One of the most striking differences in how abuse is remembered and recounted lies in who is doing the talking. Survivors and abusers tend to tell entirely different kinds of stories, not just with different content, but with different focus. This distinction isn’t just anecdotal; it’s backed by years of psychological research and survivor testimony.
Survivors of abuse usually focus on what happened. Their stories are centered around actions and events. “He hit me.” “They threatened to kill me.” “She took my phone, my money, my keys.” These are straightforward statements of fact. They reflect the survivor’s attempt to describe their experience, often after a long period of being silenced.
Abusers, on the other hand, rarely speak in terms of what they did. Instead, they focus on why they did it. And that “why” almost always centers on the survivor’s character. “He’s manipulative.” “She’s a terrible mother.” “They are crazy.” These aren’t descriptions of actions. They are attacks on identity, and they serve one purpose: to justify the abuse and discredit the victim.
This dynamic isn’t random. It’s part of a well-documented pattern that psychologists and legal professionals recognize as a form of narrative control. One especially relevant concept here is DARVO —Deny, Attack, and Reverse Victim and Offender — a term coined by psychologist Jennifer Freyd. DARVO describes how perpetrators of abuse often deny what they did, attack the credibility of the victim, and then claim they are the ones being victimized.
So instead of owning the behavior (eg. violence, threats, control) the abuser flips the story. Suddenly, it’s not “I hit her,” it’s “She pushed me to my limit.” Not “I stalked them,” but “They are making a scene because they are unstable.”
The goal? Justification. Minimization. Blame-shifting. And in far too many cases, it works.
This shift in narrative focus, from action to character, also aligns with well-established principles of attribution theory in psychology. Survivors tend to make situational attributions: they describe what happened to them. Abusers make dispositional attributions: they describe what’s supposedly wrong with the survivor.
The result is a warped narrative that puts the survivor on the defensive. Instead of the abuser being questioned about their behavior, the survivor is grilled about their personality. Are they vindictive? Are they unstable? Are they lying? These character assassinations are especially dangerous in legal settings like custody battles, where credibility is everything and the stakes couldn’t be higher.
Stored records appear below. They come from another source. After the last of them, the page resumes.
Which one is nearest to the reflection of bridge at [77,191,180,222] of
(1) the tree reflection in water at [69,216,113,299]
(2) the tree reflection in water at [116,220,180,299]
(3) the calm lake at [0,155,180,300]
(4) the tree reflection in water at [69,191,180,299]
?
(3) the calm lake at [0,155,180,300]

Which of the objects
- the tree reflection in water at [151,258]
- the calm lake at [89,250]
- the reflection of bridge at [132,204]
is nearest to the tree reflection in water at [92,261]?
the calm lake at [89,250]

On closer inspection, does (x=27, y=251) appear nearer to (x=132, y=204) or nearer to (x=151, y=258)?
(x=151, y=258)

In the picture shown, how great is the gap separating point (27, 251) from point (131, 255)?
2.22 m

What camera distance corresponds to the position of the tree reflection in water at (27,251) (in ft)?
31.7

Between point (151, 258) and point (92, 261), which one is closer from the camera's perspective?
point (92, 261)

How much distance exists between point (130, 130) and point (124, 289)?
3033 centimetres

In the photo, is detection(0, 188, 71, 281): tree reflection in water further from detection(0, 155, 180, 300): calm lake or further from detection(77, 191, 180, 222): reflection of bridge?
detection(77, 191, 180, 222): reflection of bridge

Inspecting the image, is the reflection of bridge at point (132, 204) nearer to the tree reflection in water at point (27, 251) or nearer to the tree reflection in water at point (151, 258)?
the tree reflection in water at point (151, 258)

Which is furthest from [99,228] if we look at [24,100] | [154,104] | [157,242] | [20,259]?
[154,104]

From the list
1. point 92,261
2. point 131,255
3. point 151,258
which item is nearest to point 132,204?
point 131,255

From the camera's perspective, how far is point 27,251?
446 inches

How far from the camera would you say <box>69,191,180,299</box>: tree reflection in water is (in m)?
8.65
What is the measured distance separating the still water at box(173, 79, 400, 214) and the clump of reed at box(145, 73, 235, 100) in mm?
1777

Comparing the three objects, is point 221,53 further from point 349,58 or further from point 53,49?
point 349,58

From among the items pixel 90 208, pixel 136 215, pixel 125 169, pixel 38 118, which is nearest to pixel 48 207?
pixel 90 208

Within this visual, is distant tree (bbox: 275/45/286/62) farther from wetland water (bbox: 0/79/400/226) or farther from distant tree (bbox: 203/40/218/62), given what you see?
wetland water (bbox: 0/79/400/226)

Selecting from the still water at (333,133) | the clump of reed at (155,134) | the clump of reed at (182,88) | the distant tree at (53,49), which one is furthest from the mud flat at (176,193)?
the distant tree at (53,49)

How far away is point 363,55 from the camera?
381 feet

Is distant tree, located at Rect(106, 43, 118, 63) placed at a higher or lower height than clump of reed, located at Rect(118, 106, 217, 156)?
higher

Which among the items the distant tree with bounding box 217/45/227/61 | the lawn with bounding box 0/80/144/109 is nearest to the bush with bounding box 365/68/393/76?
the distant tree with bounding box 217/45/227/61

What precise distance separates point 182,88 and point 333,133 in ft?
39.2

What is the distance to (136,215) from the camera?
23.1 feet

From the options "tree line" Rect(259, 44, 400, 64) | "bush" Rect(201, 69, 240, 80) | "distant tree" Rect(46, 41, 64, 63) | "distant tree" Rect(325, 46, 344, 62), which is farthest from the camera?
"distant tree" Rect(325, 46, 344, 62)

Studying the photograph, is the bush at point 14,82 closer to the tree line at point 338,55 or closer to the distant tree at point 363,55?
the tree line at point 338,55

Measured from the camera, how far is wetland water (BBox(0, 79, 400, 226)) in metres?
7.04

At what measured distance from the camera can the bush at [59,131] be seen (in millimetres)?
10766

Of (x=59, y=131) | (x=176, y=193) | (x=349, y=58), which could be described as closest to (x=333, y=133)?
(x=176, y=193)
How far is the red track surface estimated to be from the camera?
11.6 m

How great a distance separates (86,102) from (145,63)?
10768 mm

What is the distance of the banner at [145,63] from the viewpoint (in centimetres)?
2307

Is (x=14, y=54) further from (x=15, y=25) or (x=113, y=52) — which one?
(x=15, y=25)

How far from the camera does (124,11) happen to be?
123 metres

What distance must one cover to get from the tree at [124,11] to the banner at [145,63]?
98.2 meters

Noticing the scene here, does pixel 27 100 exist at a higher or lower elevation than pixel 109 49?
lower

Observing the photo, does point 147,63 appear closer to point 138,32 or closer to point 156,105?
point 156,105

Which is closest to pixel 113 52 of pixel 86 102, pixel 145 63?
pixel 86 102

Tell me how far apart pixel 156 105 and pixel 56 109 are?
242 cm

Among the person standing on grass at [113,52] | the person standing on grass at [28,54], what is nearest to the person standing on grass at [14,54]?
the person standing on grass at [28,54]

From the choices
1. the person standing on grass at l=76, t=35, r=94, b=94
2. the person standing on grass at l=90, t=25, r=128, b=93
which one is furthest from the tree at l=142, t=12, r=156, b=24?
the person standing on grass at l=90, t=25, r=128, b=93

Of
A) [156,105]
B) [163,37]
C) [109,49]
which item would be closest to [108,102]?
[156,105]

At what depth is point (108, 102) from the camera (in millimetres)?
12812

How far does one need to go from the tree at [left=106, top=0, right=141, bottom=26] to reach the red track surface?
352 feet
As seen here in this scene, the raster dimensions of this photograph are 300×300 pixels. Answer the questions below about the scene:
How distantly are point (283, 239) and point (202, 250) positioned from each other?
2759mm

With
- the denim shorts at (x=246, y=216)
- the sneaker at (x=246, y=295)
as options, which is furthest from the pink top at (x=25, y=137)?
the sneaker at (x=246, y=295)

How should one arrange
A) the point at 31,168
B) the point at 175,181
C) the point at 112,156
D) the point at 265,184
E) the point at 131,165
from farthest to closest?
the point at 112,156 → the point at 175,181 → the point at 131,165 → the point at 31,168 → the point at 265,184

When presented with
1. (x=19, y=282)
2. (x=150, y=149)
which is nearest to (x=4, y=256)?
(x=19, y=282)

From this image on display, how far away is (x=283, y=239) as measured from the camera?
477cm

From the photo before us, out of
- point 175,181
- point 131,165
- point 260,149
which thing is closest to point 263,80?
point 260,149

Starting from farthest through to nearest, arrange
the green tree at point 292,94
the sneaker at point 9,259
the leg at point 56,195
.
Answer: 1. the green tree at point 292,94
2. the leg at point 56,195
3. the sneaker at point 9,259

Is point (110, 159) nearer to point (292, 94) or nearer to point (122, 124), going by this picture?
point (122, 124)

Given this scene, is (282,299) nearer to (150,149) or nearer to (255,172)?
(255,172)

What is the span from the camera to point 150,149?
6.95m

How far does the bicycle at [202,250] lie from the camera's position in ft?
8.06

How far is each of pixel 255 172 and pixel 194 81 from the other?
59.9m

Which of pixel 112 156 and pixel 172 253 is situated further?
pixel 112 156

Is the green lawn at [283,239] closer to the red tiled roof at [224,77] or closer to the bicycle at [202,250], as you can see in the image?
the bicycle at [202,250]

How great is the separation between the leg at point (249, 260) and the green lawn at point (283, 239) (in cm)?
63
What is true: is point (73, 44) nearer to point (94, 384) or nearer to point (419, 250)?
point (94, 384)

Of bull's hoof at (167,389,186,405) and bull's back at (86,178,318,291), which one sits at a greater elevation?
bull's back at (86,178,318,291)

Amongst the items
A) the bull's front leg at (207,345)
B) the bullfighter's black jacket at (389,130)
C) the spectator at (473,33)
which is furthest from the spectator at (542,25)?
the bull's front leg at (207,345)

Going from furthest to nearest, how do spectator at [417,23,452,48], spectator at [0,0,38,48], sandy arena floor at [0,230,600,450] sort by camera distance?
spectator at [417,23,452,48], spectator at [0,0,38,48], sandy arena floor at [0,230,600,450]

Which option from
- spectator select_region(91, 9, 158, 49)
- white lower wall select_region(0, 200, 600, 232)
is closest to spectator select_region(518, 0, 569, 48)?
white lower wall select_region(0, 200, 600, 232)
Gaslighting often plays a central role here. By repeatedly questioning the survivor’s memory, emotions, and even sanity, the abuser erodes not just the survivor’s credibility, but often times the victim’s own self-trust. Over time, survivors may begin to doubt their own version of events, especially when friends, family, or even courts start to echo the abuser’s narrative.
And while the public often asks “Why didn’t she just leave?”, the better question might be: “How does someone leave when their entire identity has been dismantled in the process?”
Understanding these storytelling patterns matters, not just for survivors, but for those of us who work with them. Attorneys, judges, therapists, and even friends must learn to recognize when someone is describing what was done to them versus when someone is attacking who another person is. That difference isn’t just semantics. It’s the difference between accountability and abuse disguised as justification.